[[ DATA RECORDS open ]]

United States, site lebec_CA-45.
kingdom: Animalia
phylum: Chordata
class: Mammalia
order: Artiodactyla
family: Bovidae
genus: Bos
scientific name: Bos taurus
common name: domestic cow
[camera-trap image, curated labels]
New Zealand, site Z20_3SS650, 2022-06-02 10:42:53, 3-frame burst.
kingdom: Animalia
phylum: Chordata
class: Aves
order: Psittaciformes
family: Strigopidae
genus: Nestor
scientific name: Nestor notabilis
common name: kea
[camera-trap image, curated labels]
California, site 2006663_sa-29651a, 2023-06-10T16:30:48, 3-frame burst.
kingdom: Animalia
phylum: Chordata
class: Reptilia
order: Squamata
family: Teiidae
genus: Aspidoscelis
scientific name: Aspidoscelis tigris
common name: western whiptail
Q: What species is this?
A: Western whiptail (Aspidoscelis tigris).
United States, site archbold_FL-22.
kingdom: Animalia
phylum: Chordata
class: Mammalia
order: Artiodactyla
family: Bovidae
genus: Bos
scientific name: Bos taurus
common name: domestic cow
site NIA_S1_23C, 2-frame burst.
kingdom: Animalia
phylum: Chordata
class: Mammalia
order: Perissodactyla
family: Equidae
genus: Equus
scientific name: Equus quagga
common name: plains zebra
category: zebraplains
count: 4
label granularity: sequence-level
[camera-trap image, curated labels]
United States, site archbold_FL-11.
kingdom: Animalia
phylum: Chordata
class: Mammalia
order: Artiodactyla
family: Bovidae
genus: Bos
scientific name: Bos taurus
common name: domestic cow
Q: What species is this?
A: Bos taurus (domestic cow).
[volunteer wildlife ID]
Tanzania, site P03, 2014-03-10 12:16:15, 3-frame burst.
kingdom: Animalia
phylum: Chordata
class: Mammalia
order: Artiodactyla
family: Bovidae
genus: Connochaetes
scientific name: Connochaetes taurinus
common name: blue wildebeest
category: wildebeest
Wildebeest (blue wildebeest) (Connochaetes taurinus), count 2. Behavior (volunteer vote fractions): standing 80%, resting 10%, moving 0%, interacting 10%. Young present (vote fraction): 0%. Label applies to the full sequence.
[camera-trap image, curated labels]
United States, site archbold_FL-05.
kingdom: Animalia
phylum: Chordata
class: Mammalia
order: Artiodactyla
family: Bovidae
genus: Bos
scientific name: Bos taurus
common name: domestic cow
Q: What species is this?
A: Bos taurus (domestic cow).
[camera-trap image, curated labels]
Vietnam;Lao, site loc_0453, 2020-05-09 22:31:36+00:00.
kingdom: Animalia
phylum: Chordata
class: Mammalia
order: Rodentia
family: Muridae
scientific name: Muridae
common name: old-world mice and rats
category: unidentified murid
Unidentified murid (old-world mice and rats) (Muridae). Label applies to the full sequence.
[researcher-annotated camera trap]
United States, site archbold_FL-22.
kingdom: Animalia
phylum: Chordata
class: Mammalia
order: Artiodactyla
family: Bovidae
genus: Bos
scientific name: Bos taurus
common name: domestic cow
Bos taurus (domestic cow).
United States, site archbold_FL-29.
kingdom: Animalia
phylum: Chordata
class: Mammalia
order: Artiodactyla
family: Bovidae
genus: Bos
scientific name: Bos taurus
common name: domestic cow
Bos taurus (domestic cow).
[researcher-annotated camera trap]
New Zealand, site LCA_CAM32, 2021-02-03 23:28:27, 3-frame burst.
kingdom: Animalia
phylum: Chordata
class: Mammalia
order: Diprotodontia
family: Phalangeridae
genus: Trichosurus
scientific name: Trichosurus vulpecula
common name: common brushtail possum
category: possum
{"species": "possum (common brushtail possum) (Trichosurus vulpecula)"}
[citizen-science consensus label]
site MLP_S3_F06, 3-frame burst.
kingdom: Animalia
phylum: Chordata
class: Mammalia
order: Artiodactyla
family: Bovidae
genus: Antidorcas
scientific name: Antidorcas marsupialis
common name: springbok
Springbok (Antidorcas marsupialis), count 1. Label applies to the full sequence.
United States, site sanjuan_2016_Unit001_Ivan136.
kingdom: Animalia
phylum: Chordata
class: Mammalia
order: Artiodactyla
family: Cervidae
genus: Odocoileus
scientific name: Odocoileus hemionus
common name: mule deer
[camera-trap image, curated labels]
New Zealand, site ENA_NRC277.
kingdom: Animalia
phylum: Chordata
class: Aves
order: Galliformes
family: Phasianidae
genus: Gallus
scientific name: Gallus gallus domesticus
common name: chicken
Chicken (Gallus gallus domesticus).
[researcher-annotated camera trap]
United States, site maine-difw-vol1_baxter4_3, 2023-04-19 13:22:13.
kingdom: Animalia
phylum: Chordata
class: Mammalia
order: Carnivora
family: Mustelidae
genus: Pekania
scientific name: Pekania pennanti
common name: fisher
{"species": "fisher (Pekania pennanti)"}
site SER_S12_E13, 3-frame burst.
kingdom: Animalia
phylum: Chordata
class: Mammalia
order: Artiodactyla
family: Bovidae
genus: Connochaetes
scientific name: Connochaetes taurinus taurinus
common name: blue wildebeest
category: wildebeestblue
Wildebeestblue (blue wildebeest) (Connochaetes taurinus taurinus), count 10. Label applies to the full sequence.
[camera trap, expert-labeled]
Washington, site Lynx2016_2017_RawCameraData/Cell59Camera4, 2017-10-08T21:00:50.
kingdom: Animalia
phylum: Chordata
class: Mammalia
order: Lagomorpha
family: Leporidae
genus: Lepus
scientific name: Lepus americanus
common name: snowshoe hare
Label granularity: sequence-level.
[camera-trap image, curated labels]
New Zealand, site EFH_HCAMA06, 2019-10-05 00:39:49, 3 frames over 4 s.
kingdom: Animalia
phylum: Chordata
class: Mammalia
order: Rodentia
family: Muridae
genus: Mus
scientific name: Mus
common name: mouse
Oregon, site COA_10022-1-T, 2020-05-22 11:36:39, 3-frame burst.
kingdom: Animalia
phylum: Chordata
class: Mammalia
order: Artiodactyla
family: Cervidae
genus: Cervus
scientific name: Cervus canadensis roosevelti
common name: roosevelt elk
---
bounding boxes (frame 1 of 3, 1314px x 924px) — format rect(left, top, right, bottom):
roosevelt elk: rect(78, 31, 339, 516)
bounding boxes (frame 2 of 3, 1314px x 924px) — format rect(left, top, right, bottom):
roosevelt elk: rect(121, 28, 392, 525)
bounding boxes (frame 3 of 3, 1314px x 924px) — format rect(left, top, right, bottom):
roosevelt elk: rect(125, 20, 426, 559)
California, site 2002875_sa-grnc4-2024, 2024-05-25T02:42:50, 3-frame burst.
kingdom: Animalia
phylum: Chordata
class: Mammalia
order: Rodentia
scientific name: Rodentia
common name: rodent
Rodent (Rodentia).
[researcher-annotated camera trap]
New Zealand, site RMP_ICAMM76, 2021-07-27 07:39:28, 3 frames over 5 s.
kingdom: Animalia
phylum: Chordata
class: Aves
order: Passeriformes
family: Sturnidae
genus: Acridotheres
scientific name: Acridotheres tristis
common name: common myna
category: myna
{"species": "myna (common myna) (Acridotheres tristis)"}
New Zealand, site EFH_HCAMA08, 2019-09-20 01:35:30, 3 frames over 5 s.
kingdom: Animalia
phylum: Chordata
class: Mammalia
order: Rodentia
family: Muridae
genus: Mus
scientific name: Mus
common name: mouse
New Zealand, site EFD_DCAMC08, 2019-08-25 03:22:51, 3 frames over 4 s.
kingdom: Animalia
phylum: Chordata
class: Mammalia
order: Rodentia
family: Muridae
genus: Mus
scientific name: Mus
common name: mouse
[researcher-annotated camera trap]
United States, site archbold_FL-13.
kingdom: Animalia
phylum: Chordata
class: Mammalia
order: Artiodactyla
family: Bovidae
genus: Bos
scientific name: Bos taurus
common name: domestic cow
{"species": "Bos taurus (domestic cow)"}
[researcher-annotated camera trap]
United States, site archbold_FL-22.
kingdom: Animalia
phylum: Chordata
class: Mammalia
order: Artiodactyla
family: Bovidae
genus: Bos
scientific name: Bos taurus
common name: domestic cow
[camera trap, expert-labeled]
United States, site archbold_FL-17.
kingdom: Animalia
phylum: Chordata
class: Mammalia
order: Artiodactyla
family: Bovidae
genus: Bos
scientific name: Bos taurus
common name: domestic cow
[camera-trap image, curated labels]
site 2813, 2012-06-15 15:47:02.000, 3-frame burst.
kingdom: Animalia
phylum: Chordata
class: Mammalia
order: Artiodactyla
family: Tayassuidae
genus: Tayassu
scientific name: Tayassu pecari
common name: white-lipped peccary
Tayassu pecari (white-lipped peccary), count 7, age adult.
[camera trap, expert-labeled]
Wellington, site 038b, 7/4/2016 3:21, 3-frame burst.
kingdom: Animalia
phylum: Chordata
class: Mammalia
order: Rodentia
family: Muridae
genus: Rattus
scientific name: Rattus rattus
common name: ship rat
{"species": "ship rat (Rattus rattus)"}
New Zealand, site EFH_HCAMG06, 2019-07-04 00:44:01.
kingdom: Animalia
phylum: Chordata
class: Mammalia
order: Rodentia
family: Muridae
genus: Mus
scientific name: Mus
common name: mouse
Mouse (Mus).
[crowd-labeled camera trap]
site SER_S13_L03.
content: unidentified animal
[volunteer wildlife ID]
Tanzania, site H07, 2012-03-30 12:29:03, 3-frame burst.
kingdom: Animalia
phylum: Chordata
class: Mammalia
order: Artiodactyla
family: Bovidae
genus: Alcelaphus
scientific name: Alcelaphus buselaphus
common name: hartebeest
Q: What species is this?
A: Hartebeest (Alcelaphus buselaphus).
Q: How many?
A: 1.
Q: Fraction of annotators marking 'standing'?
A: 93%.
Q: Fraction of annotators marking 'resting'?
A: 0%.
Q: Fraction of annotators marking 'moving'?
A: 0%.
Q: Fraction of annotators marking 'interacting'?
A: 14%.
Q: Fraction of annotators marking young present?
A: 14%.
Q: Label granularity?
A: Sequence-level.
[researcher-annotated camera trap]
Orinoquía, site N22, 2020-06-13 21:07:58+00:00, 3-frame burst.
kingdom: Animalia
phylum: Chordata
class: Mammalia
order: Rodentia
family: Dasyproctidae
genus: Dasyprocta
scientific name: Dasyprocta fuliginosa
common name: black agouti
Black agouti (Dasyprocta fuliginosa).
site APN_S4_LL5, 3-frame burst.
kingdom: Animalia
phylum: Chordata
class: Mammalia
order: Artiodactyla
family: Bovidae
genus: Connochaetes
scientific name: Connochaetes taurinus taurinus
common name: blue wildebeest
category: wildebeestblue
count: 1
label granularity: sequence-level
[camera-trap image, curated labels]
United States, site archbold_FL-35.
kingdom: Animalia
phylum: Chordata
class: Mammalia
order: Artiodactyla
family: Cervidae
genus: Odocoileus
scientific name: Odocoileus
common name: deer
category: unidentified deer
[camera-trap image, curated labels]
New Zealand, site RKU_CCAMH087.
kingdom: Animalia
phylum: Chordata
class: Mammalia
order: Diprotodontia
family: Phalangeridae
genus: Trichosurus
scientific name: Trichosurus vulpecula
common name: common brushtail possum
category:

[[ DATA RECORDS closed ]]

## TASK REQUIREMENTS:
The answer must hold exactly the lines of the entries above, from the first line through the line that contains "A: Western whiptail (Aspidoscelis tigris).", and no others.

## SOLUTION:
United States, site lebec_CA-45.
kingdom: Animalia
phylum: Chordata
class: Mammalia
order: Artiodactyla
family: Bovidae
genus: Bos
scientific name: Bos taurus
common name: domestic cow
[camera-trap image, curated labels]
New Zealand, site Z20_3SS650, 2022-06-02 10:42:53, 3-frame burst.
kingdom: Animalia
phylum: Chordata
class: Aves
order: Psittaciformes
family: Strigopidae
genus: Nestor
scientific name: Nestor notabilis
common name: kea
[camera-trap image, curated labels]
California, site 2006663_sa-29651a, 2023-06-10T16:30:48, 3-frame burst.
kingdom: Animalia
phylum: Chordata
class: Reptilia
order: Squamata
family: Teiidae
genus: Aspidoscelis
scientific name: Aspidoscelis tigris
common name: western whiptail
Q: What species is this?
A: Western whiptail (Aspidoscelis tigris).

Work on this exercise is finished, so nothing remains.